Search code examples
pythonmachine-learningscikit-learnrandom-forest

"Warm Start" in combination with new data leads to broadcasting error when predicting with Random Forest


I am trying to train a random forest model with sklearn. I have some original data (x, y) that I use to train the RF initially with.

from sklearn.ensemble import RandomForestClassifier
import numpy as np
x = np.random.rand(30,20)
y = np.round(np.random.rand(30))
rf = RandomForestClassifier()
rf.fit(x,y)

Now I get some new data that I want to use to retrain the model, but I want to keep the already existing trees in the rf untouched. So I set warm_start=True and add additional trees.

x_new = np.random.rand(5,20)
y_new = np.round(np.random.rand(5))
rf.n_estimators +=100
rf.warm_start = True
rf.fit(x_new,y_new)

So far so good.

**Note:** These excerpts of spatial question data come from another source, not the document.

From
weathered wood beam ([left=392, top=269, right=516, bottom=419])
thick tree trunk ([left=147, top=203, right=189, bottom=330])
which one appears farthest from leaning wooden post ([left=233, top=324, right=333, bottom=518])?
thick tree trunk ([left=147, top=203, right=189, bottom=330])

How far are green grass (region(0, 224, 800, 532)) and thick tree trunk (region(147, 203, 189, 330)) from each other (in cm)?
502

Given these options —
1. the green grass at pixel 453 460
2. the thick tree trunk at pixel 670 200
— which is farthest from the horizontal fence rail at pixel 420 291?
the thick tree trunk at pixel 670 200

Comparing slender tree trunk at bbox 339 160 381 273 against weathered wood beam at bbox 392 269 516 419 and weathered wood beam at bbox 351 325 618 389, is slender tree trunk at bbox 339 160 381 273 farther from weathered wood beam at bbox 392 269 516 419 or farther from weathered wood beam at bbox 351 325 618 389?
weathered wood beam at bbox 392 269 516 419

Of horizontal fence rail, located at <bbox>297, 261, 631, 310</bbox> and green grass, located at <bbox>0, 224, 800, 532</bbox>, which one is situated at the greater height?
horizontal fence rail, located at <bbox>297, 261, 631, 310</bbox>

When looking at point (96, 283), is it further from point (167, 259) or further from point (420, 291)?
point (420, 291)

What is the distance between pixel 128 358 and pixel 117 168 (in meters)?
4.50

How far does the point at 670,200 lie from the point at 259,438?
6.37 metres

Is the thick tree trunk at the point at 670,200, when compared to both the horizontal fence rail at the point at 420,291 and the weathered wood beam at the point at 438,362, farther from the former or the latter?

Everything works. But when I make predictions I get an error:

rf.predict(x)
>>> ValueError: non-broadcastable output operand with shape (30,1) doesn't match the broadcast shape (30,2)

Why does this happen?


Solution

  • This runs fine for me in colab, with the same sklearn version 1.2.2 mentioned. I suspect the issue is similar to what was indicated by the now-deleted answer, as well as Scikit-learn Randomforest with warm_start results (non-broadcastable output ...): one of your datasets (in this case, the y_new) doesn't have the same classes.

    I tested this by setting y_new = np.ones(5) instead of random, and I get the same error; so I think you were just unlucky and got all ones or all zeros with whatever random seed numpy had when you ran this the first time.